Intervention de Ugo Bernalicis

Séance en hémicycle du lundi 30 juillet 2018 à 16h00
Utilisation des caméras mobiles par les autorités de sécurité publique — Motion de renvoi en commission

Photo issue du site de l'Assemblée nationale ou de WikipediaUgo Bernalicis :

Cependant, c'est bien l'intérêt général qui me tient à coeur, et non l'intérêt particulier ni la profitabilité. Quoi qu'il en soit – je le dis très sérieusement – , il faut bien garder cet élément en tête : certaines industries ont, de la sorte, vendu des méthodes pour faire baisser la délinquance. Or, ces dernières années, la délinquance n'a pas baissé : elle a soit augmenté soit stagné, mais de manière totalement indépendante du nombre de caméras que l'on a pu installer ici ou là. Au mieux, de telles installations ont déplacé le problème. Au pire, les caméras sont vandalisées, et l'on en arrive à des situations ubuesques où des patrouilles de police, mobilisées pour les surveiller, se font elles-mêmes attaquer – Mme la rapporteure l'a rappelé tout à l'heure – dans le cadre de véritables guet-apens.

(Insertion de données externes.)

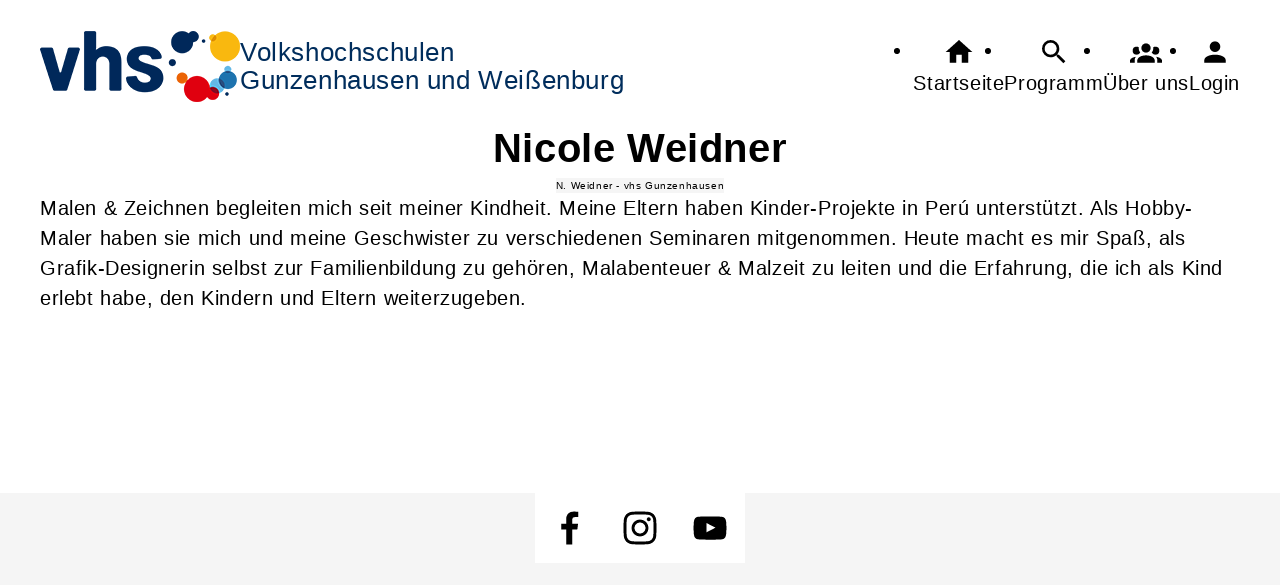

--- FILE ---
content_type: text/css
request_url: https://vhs-gunzenhausen.de/cmx/ordner/stylesheets/flex/gunzenhausen_config.css?1762252102
body_size: 158
content:
/* a svg {color: #59abdd;} */
.Programmuebersicht {min-height: 70vh;}
.logossuche         {margin: 20px 0 20px 0}
.Artikel img        {object-fit: cover;}
.SocialMediaLeiste  {gap: 15px;}
@media only screen and (max-width: 500px)
{
	.logossuche :nth-child(2) {grid-column: span 2;}
	.logossuche :nth-child(3) {grid-column: span 2;}
    .logossuche :nth-child(4) {grid-column: span 2;}

}
@media (prefers-color-scheme: light)
{
    .standard > article
    {
        background: white;
        box-shadow: 0 4px 20px 0 rgba(35,42,54,.09);
        border: 1px solid #0000004a
    }
}
.SocialMediaLeiste a 
{
    border-radius: var(--radius);
    background: white;
    gap: 15px;
}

Peut-être que, plutôt que de croire que les caméras vont absolument tout régler, les moyens que nous avons à notre disposition – au ministère de l'intérieur et au sein de l'État en général – seraient mieux employés à développer de véritables politiques de prévention. C'est pourquoi je vous demande, chers collègues, de faire preuve en la matière d'un peu de sagesse en votant cette motion de renvoi en commission, afin que nous puissions rediscuter de cette question bien plus tranquillement – études à l'appui, en auditionnant peut-être quelques chercheurs de plus, de sorte que notre regard soit plus éclairé et plus rationnel sur la situation – au mois de septembre.